Anlässlich des diesjährigen Zukunftstages begrüßte Werder Bremen am Donnerstag 19 interessierte Jugendliche zu einem Blick hinter die Kulissen im Weser-Stadion. Sowohl Mädchen als auch Jungen waren in die Pauliner Marsch gekommen, um einen Eindruck von den verschiedenen Berufsfeldern in einem professionellen Sportverein zu sammeln.

 

"Wir schließen uns dieser Aktion an, um jungen Menschen Perspektiven aufzuzeigen, um ihnen zu zeigen, wo sie beruflich ihren Platz finden könnten", sagte Geschäftsführer Klaus Allofs zur Beteiligung von Werder Bremen an dem Berufsorientierungstag und fügte augenzwinkernd hinzu: "Es ist aber nicht so, dass jemand bei Thomas Schaaf oder bei mir im Büro sitzt. Stattdessen haben die Jugendlichen die Gelegenheit, in vielen anderen Bereichen hinter die Kulissen zu schauen."

 

Den Start machte dabei eine Informationsveranstaltung zum Thema Ausbildungsmöglichkeiten. Werders Abteilungsleiter für Vereins- und Amateurangelegenheiten, Jens Höfer, begrüßte die Gruppe im Medienraum. In einem offenen Vortrag brachte er den jungen Gästen den Ausbildungsberuf "Sport- und Fitnesskaufmann/-frau" näher. Im Anschluss ging es im Rahmen einer Stadionführung auf Erkundungstour durch Werders Spielstätte. Dabei wurde den Jugendlichen anschaulich vermittelt, welche unterschiedlichen Aufgaben bei einem Spieltag zu erledigen sind. Der Rundgang endete im WUSEUM, wo ein weiterer Programmpunkt auf die Schülerinnen und Schüler wartete. Mitarbeiter der Abteilung Sozialmanagement demonstrierten den Hospitanten Tätigkeitsfelder, die bei der Durchführung von Kindergeburtstagen im Weser-Stadion anfallen. Nach dem abwechslungsreichen Programm gingen die Mädchen und Jungen mit vielen neuen Eindrücken nach Hause.

 

Der Zukunftstag (auch Girls’ Day) findet seit 2001 jedes Jahr im April statt.
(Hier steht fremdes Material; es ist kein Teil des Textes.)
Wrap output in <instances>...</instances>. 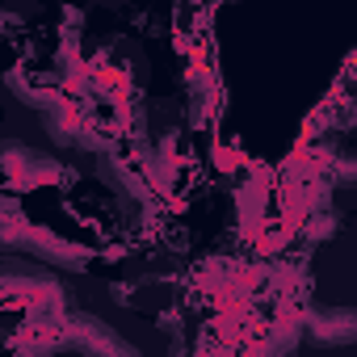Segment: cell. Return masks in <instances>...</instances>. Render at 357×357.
I'll return each instance as SVG.
<instances>
[{"instance_id": "cell-1", "label": "cell", "mask_w": 357, "mask_h": 357, "mask_svg": "<svg viewBox=\"0 0 357 357\" xmlns=\"http://www.w3.org/2000/svg\"><path fill=\"white\" fill-rule=\"evenodd\" d=\"M307 336L315 344H353L357 340V311L336 307V311H307Z\"/></svg>"}]
</instances>
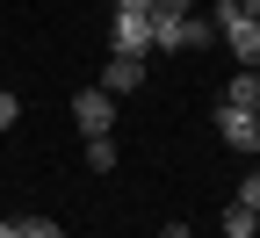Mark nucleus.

Der bundesweite Aktionstag zur Berufsorientierung richtet sich in erster Linie an Schülerinnen ab der 5. Klasse. Sie sollen die Gelegenheit erhalten, einen Einblick in die Arbeitswelt zu gewinnen. Dabei geht es insbesondere um Berufsfelder, die Mädchen im Prozess der Berufsorientierung im Normalfall nur selten in Betracht ziehen. Mittlerweile öffnen viele beteiligte Unternehmen das Hospitationsangebot auch für Jungen.